Switch "nearest" to "closest" in the lines below, leaving everything else unchanged, and omit the pictures from your answer.

Records to process:
• • • • •

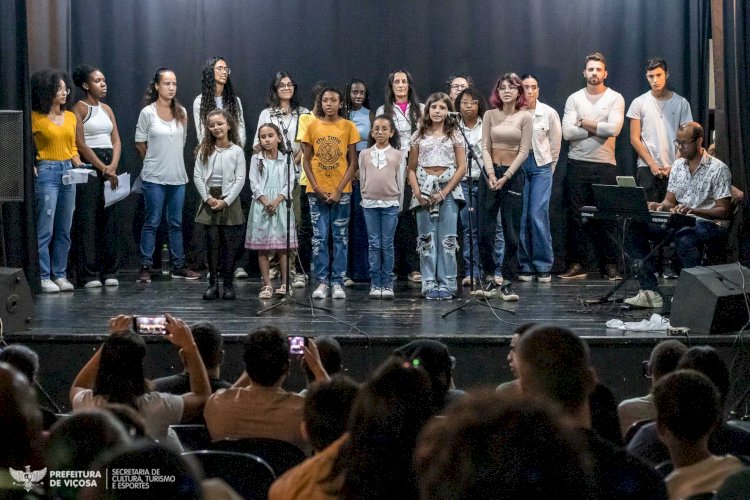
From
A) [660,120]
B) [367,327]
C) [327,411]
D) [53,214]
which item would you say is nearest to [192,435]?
[327,411]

• • • • •

Exercise solution:
From
A) [660,120]
B) [367,327]
C) [327,411]
D) [53,214]
which item would you say is closest to [192,435]?
[327,411]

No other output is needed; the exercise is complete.